-
Notifications
You must be signed in to change notification settings - Fork 0
REST API
NGRAMS has been built following API-first principles. The goal is to make the accessibility of ngram data as easy as possible. The API sends and receives data in UTF-8 encoded JSON format.
There are endpoints which enable the following types of requests:
- Search Request — Send a wildcard query and receive matching ngrams.
- Batch Request — Send multiple raw queries at once and receive matching ngrams.
- Ngram Request — Send an ngram id and receive year-based match count information.
- CorpusInfo Request — Get static information about a corpus.
- TotalCounts Request — Get total match counts by ngram length and year.
The REST API is currently in beta status — expect things to change.
By using the API, you agree to our Terms of Service. In short, they read: NGRAMS can be used free of charge, for both commercial and non-commercial purposes. Use requires attribution.
https://api.ngrams.dev
We do not apply any rate limiting at the moment. You can send as many requests as you want. We will adjust this policy if necessary.
We will block clients based on IP address if we detect abnormal usage, e.g. repeatedly trying to request undocumented endpoints.
At the moment, the following corpora are available.
| Name | Label | #Ngrams |
|---|---|---|
| English | eng |
23.6 B |
| German | ger |
4.5 B |
| Russian | rus |
1.5 B |
TLDR Here is how to get started in FAQ style.
In NGRAMS every ngram has an absolute total match count and a relative total match count. The former is the sum of all year-based absolute match counts. The latter is the absolute total match count divided by the absolute total match count of all ngrams of the same length — you can call this the ngram's probability.
-
Send a Search Request.
GET {base_url}/{corpus}/search?query=my+awesome+ngram -
You will receive a list of matching ngrams because the search is not case-sensitive by default, i.e. the list contains
my awesome ngram,MY AWESOME NGRAM, etc. You can add&flags=csto make the search case-sensitive (only one or none match). Each ngram in the list has arelTotalMatchCountproperty.
I need one probability for all cases of this ngram.
-
Send a Search Request with result set collapsing.
GET {base_url}/{corpus}/search?query=my+awesome+ngram&flags=cr -
You will get one (or none) matching ngram whose absolute total match count is the sum of all cases, i.e.
my awesome ngram,MY AWESOME NGRAM, etc. The relative total match count is derived as described above. The ngram's text will be in case-folded format.
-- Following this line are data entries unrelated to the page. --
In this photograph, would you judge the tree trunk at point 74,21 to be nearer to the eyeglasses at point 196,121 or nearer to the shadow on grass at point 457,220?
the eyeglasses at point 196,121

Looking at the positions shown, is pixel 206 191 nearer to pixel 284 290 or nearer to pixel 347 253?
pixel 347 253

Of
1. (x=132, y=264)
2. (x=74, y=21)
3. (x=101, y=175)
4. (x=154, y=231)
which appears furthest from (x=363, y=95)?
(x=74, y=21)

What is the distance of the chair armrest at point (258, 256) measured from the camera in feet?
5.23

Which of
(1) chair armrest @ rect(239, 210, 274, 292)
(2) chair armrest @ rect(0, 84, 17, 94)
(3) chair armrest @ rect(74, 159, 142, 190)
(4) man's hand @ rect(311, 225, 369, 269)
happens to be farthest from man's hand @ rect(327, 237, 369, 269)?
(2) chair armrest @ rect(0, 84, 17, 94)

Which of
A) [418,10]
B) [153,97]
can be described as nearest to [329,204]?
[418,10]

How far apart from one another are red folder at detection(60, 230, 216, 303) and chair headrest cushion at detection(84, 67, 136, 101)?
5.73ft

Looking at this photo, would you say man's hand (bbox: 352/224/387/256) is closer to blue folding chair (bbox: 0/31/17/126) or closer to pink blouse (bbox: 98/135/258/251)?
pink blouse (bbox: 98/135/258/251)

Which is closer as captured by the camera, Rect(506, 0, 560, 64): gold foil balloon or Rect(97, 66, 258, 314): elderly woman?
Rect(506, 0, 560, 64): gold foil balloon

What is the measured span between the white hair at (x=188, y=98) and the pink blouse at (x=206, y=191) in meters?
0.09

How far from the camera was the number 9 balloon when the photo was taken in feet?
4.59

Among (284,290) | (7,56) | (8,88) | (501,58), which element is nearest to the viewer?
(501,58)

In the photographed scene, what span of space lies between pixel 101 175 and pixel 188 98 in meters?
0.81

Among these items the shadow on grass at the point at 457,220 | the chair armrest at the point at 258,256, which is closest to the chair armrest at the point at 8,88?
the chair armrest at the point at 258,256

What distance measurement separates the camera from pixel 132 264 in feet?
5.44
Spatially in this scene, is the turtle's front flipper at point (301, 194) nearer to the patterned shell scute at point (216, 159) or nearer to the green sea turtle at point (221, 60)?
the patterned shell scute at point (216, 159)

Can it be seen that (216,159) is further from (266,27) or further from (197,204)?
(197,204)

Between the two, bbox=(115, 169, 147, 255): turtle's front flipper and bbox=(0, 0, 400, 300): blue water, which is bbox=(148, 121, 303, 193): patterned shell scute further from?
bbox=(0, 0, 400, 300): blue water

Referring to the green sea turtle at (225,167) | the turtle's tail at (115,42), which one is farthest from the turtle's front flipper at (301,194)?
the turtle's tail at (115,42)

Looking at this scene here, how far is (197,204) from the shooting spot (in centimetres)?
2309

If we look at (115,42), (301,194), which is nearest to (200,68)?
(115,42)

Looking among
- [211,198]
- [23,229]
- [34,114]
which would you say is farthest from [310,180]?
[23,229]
The ngram is also called abstract because was derived from other ngrams and has no 1:1 correspondence with an ngram in the raw dataset.
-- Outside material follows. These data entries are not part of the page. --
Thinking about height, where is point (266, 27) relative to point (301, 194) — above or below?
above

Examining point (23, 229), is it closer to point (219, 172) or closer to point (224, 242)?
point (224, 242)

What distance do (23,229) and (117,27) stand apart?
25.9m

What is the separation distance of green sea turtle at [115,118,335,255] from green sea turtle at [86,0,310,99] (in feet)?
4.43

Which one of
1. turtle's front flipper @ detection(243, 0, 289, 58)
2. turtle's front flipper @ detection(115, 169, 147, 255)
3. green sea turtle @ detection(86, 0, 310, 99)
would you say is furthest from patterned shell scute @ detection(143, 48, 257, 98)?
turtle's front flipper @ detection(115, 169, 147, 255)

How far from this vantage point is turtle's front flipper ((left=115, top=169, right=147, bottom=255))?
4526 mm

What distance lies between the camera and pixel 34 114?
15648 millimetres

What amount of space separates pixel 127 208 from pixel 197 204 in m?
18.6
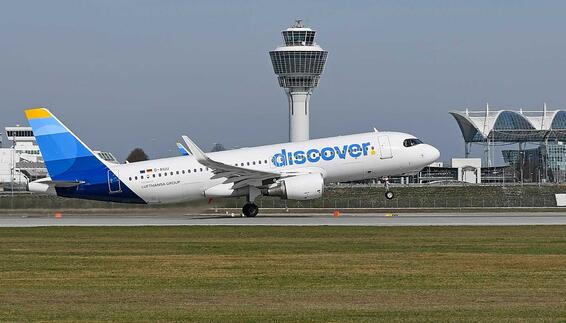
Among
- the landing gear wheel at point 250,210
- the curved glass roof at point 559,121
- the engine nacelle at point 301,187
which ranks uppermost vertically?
the curved glass roof at point 559,121

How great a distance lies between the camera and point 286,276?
26.7 meters

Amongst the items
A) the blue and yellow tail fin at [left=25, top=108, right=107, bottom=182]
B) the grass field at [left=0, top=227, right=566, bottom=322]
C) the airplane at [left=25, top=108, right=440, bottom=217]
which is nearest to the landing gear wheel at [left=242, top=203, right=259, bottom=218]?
the airplane at [left=25, top=108, right=440, bottom=217]

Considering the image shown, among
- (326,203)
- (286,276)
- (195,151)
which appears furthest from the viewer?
(326,203)

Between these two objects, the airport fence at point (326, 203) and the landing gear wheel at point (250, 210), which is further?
the airport fence at point (326, 203)

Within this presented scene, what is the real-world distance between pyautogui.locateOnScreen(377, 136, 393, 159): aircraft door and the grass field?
14.5m

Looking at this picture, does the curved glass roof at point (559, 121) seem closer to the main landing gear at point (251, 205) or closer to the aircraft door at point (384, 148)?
the aircraft door at point (384, 148)

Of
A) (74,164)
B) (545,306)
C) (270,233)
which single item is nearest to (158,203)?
(74,164)

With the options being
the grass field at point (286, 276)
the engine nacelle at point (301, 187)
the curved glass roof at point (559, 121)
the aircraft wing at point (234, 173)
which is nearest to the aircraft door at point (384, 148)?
the engine nacelle at point (301, 187)

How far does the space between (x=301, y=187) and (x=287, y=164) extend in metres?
2.34

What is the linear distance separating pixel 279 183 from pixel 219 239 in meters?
15.9

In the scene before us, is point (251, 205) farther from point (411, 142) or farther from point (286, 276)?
point (286, 276)

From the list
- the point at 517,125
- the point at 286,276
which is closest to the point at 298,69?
the point at 517,125

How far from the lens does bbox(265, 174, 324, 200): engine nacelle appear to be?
181 ft

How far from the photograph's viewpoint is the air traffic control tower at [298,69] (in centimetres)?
18188
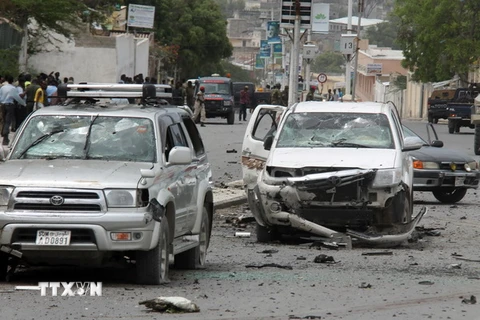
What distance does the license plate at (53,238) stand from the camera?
9.96 meters

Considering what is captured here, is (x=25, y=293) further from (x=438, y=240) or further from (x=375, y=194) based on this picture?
(x=438, y=240)

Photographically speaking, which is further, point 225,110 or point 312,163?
point 225,110

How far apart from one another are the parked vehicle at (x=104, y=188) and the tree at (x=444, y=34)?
62808 millimetres

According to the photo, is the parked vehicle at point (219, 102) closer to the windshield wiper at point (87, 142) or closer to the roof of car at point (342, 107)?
the roof of car at point (342, 107)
This requires two requests but we will support this use case directly some time in the future. See this feature request.
-
Send a Search Request.
GET {base_url}/{corpus}/search?query=my+awesome+ngram -
You will receive a list of matching ngrams because the search is not case-sensitive by default, i.e. the list contains
my awesome ngram,MY AWESOME NGRAM, etc. You can add&flags=csto make the search case-sensitive (only one or none match). Each ngram in the list has anidproperty. -
Send an Ngram Request providing an ngram ID.
GET {base_url}/{corpus}/{ngram_id} -
You will get the full ngram representation with year-based match counts.
I need the frequencies for all cases of this ngram.
This is not supported at the moment because this would mean to return year-based match counts of an abstract ngram. See NgramLite for details. You can compute these stats yourself by fetching all full ngrams for all IDs returned in step 2 above.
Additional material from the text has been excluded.